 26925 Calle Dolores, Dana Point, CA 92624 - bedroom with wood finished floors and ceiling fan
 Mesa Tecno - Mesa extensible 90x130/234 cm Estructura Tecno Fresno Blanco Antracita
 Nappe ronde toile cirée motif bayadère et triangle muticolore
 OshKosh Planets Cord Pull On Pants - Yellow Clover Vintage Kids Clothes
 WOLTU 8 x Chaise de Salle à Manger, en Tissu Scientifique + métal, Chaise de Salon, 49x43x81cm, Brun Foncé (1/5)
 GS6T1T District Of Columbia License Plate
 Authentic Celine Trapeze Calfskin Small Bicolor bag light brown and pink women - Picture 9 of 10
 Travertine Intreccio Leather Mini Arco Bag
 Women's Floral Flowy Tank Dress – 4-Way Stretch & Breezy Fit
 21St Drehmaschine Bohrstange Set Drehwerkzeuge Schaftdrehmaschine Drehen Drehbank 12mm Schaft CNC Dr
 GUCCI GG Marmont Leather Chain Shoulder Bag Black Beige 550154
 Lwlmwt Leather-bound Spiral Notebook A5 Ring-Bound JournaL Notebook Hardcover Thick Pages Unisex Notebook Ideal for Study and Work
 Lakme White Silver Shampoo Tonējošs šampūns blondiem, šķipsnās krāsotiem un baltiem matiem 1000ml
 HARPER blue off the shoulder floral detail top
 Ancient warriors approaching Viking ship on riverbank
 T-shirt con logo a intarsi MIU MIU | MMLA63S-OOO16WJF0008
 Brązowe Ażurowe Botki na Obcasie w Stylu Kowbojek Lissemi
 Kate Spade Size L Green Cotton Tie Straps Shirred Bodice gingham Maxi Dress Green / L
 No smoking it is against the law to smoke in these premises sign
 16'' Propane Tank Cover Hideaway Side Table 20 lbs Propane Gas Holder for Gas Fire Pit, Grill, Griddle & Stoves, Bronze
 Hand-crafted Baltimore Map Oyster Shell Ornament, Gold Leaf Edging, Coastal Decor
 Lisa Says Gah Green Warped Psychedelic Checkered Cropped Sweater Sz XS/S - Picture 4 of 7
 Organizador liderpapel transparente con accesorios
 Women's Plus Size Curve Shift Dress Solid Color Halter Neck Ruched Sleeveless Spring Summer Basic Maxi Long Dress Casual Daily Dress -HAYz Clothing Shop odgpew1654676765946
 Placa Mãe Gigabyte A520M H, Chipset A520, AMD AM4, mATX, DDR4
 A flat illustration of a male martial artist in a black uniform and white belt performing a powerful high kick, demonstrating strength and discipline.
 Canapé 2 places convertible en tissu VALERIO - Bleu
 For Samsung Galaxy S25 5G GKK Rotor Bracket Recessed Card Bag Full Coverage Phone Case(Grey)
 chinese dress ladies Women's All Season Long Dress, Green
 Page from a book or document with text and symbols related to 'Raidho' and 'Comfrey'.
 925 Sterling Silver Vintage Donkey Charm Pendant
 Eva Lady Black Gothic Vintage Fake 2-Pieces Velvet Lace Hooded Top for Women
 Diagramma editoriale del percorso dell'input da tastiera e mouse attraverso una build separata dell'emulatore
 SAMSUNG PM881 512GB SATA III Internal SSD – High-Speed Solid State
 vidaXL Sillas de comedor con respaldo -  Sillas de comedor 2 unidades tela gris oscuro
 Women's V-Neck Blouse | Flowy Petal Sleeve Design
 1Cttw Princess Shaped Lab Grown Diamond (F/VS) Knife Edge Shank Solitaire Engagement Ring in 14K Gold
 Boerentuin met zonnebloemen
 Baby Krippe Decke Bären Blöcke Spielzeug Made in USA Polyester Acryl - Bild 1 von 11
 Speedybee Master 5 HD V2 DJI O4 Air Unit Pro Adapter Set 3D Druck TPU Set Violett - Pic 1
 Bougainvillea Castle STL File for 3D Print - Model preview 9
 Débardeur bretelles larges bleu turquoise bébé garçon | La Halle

#####

→ What the task asks
Repeat exactly, and only, the lines of the records above, starting with the line that contains "Canapé 2 places" and ending with the final line, both included.

→ Task response
 Canapé 2 places convertible en tissu VALERIO - Bleu
 For Samsung Galaxy S25 5G GKK Rotor Bracket Recessed Card Bag Full Coverage Phone Case(Grey)
 chinese dress ladies Women's All Season Long Dress, Green
 Page from a book or document with text and symbols related to 'Raidho' and 'Comfrey'.
 925 Sterling Silver Vintage Donkey Charm Pendant
 Eva Lady Black Gothic Vintage Fake 2-Pieces Velvet Lace Hooded Top for Women
 Diagramma editoriale del percorso dell'input da tastiera e mouse attraverso una build separata dell'emulatore
 SAMSUNG PM881 512GB SATA III Internal SSD – High-Speed Solid State
 vidaXL Sillas de comedor con respaldo -  Sillas de comedor 2 unidades tela gris oscuro
 Women's V-Neck Blouse | Flowy Petal Sleeve Design
 1Cttw Princess Shaped Lab Grown Diamond (F/VS) Knife Edge Shank Solitaire Engagement Ring in 14K Gold
 Boerentuin met zonnebloemen
 Baby Krippe Decke Bären Blöcke Spielzeug Made in USA Polyester Acryl - Bild 1 von 11
 Speedybee Master 5 HD V2 DJI O4 Air Unit Pro Adapter Set 3D Druck TPU Set Violett - Pic 1
 Bougainvillea Castle STL File for 3D Print - Model preview 9
 Débardeur bretelles larges bleu turquoise bébé garçon | La Halle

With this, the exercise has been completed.